Highlights & Insights¶
- Systematic exposure of "citation padding": A critical alignment discovery—if irrelevant citations receive similar preference scores as correct ones, models are incentivized to generate false references to boost satisfaction.
- Unique dataset value: Complete system traces (URLs + reasoning traces + multi-turn history) enable downstream research into citation verification and search strategy optimization.
- Practical cross-scenario implications: Search augmentation should likely be enabled by default as a one-way performance boost.
Limitations & Future Work¶
- User preferences are inherently subjective; preference does not strictly equal correctness or high quality.
- Crowdsourced data may have selection bias (Chatbot Arena users may not represent the general public).
- Confounding factors: Citation count is highly correlated with response length and search depth.
- Analysis is correlational rather than causal; controlled experiments are needed for causal links.
- Limited model coverage (13 models), excluding some proprietary search-augmented systems.
Related Work & Insights¶
- vs. SimpleQA/BrowseComp: 5-19x larger, multilingual, multi-turn, multi-intent, and providing preference votes rather than just ground truth.
- vs. Chatbot Arena: Search Arena is a specialized tab; different user expectations lead to different query distributions.

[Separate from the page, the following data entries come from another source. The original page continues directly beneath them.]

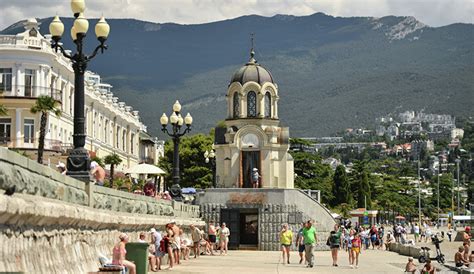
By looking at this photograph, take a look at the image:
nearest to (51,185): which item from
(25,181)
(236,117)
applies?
(25,181)

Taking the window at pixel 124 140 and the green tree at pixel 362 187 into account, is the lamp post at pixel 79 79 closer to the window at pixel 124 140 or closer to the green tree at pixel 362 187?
the window at pixel 124 140

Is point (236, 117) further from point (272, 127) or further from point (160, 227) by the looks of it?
point (160, 227)

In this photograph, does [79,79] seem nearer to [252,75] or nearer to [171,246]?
[171,246]

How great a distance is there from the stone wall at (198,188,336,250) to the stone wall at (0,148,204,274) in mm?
27239

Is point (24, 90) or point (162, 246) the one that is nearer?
point (162, 246)

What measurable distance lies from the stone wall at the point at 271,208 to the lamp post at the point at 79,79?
28.4 metres

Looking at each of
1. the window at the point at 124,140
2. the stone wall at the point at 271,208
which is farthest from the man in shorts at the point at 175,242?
the window at the point at 124,140

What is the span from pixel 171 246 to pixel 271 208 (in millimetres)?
23110

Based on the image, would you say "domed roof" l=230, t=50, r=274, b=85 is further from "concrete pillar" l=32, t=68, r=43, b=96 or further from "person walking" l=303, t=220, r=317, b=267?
"person walking" l=303, t=220, r=317, b=267

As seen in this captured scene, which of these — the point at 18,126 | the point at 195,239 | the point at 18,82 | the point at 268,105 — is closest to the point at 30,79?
the point at 18,82

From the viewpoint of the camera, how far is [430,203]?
19250cm

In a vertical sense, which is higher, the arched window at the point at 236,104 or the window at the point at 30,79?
the window at the point at 30,79

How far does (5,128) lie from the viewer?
187ft

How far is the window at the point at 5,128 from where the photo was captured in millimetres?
56625
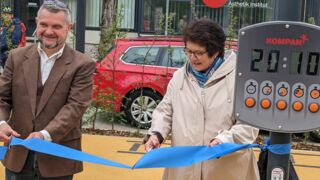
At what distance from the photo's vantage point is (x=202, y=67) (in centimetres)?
292

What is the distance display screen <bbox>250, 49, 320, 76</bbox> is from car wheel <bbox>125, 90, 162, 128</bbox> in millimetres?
5706

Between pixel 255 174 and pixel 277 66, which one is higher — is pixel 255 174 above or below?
below

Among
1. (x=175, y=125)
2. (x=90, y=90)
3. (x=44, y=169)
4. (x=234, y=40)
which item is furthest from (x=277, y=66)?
(x=234, y=40)

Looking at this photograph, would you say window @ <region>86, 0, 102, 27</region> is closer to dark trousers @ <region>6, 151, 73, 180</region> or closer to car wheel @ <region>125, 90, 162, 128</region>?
car wheel @ <region>125, 90, 162, 128</region>

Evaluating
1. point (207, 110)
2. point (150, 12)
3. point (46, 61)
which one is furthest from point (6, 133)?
point (150, 12)

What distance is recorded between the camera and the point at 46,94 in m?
3.15

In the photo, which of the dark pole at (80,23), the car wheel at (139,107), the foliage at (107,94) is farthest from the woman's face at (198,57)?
the car wheel at (139,107)

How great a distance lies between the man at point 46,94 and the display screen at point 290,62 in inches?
47.0

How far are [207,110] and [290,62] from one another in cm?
63

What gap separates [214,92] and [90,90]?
32.6 inches

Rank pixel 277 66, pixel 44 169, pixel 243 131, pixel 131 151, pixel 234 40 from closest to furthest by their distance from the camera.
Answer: pixel 277 66 → pixel 243 131 → pixel 44 169 → pixel 131 151 → pixel 234 40

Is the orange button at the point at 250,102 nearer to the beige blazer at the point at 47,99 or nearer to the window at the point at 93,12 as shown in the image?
the beige blazer at the point at 47,99

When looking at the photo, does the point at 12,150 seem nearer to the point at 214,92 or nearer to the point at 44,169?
the point at 44,169

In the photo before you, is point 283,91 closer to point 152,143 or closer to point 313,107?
point 313,107
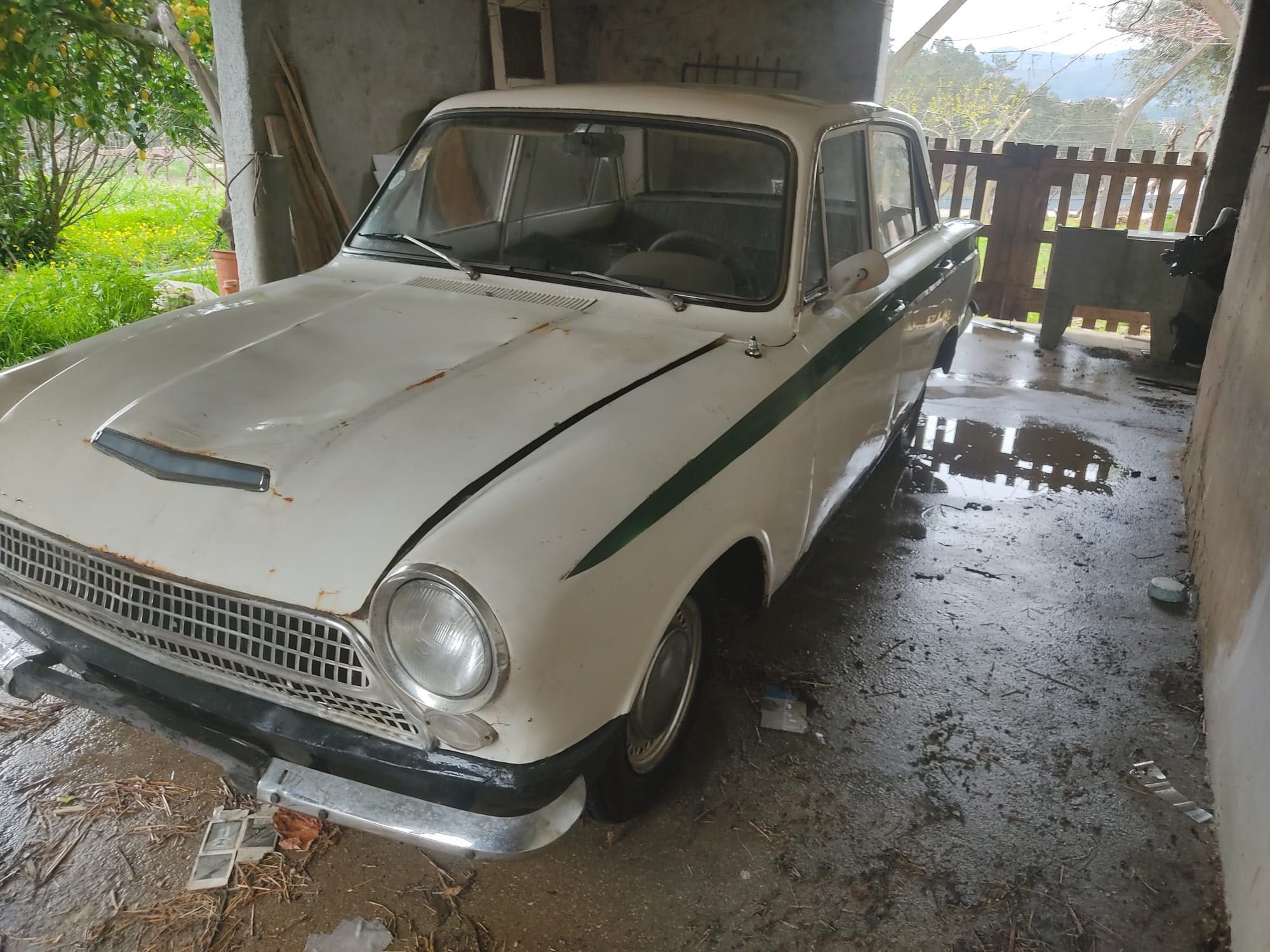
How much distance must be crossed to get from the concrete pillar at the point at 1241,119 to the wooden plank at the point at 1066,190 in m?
1.09

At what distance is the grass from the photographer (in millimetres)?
5496

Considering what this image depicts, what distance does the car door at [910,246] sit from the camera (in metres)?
3.68

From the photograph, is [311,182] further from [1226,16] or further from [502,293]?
[1226,16]

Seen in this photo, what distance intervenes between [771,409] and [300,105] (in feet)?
14.7

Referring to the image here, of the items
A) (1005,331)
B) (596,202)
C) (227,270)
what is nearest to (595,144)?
(596,202)

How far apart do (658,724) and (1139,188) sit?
755 centimetres

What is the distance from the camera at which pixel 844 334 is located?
3.01m

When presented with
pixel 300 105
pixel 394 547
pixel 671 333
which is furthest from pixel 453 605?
pixel 300 105

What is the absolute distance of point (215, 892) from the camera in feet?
7.29

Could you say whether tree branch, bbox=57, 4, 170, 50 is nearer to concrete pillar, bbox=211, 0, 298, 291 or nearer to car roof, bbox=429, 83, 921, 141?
concrete pillar, bbox=211, 0, 298, 291

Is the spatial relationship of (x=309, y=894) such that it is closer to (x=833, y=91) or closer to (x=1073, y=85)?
(x=833, y=91)

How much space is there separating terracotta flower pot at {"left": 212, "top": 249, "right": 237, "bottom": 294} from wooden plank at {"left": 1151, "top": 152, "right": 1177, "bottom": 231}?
7.41 metres

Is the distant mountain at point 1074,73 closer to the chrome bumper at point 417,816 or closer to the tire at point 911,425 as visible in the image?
the tire at point 911,425

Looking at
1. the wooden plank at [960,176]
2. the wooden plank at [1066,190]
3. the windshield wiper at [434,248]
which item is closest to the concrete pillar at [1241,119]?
the wooden plank at [1066,190]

- vs. CORAL/WildChat: These datasets lack search augmentation and citation metadata.
Rating¶
- Novelty: ⭐⭐⭐⭐ First large-scale preference dataset for search-augmented LLMs; meaningful reveal of citation bias.
- Experimental Thoroughness: ⭐⭐⭐⭐⭐ 24K conversations + 12K votes + deep multi-dimensional analysis + cross-scenario testing.
- Writing Quality: ⭐⭐⭐⭐ Systematic analysis with rich visualizations.
- Value: ⭐⭐⭐⭐⭐ High impact on search LLM evaluation and design; open-source dataset is highly valuable.